La difficile realtà economica dei tennisti fuori dalla Top 200: la proposta di Taro Daniel https://t.co/xNhFbwnrm4
— LiveTennis.it (@livetennisit) June 24, 2025
Taro Daniel, attualmente numero 157 del mondo, lo ha raccontato senza filtri al Financial Times, svelando il bilancio annuale di un tennista di medio livello. Il risultato? Il tennis, per chi non è una star, è una piccola impresa che rischia spesso di andare in perdita.
Il tennista giapponese ha snocciolato cifre precise: tra coach (50mila dollari più bonus del 10%), preparatore atletico (altri 50mila), viaggi, hotel, cibo, staff e attrezzature, il totale sfiora i 440mila dollari all’anno. Solo per “sopravvivere” nel circuito. Le spese operative mensili arrivano a circa 20mila dollari, una cifra che include voli, soggiorni, alimentazione e logistica.
Un volo interno negli Stati Uniti con due persone di staff e racchette al seguito? Fino a 2.000 dollari solo andata. A fronte di queste uscite, i ricavi stagionali – per un tennista del livello di Daniel – si attestano intorno ai 570mila dollari: 500mila dal montepremi, 50mila dallo sponsor abbigliamento e 20mila da quello delle racchette.
Il margine?

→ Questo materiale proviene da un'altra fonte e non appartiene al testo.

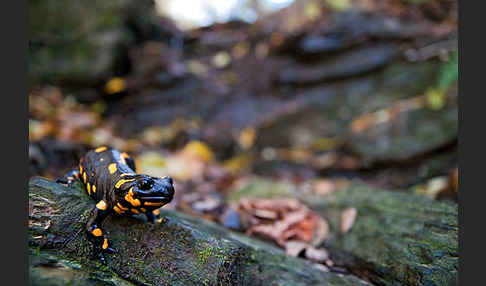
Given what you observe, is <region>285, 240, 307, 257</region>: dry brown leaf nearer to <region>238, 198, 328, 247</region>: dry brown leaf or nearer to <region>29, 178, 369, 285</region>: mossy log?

Ridotto, anzi ridottissimo, soprattutto considerando che i premi vengono tassati alla fonte in ogni Paese dove si gioca. A quel punto, il rischio è quello di ritrovarsi con in mano un pugno di mosche dopo un anno di fatiche. Anche perché, serve ricordarlo: non tutti i tennisti fuori dalla top 100 guadagnano così tanto come Daniel, che comunque ha ottenuto anche risultati lusinghieri. (continua dopo la foto)

Gli sponsor, racconta Daniel, arrivano solo quando si vincono tornei noti al grande pubblico. “Se dici che hai vinto 20 Challenger, ti chiedono cos’è un Challenger”. Un paradosso che mostra quanto conti l’apparenza anche nello sport professionistico.
Per cambiare il sistema, Daniel propone una misura semplice e praticabile: dare 100mila dollari annui ai primi 300 o 400 tennisti del mondo, finanziati da ATP, WTA e dai tornei dello Slam, che incassano tra i 350 e i 500 milioni di dollari ogni anno.
“Basterebbero 8 milioni a testa da ciascuna organizzazione”, spiega, “per creare un fondo che renda sostenibile la carriera anche di chi non è al vertice”. Un’idea di buon senso, sottolinea, che servirebbe a garantire merito, equità e futuro a tutto il movimento. Perché se il tennis vuole restare uno sport globale e competitivo, e se i tornei vogliono continuare a esistere, non possono permettersi di perdere i loro “artigiani” della racchetta.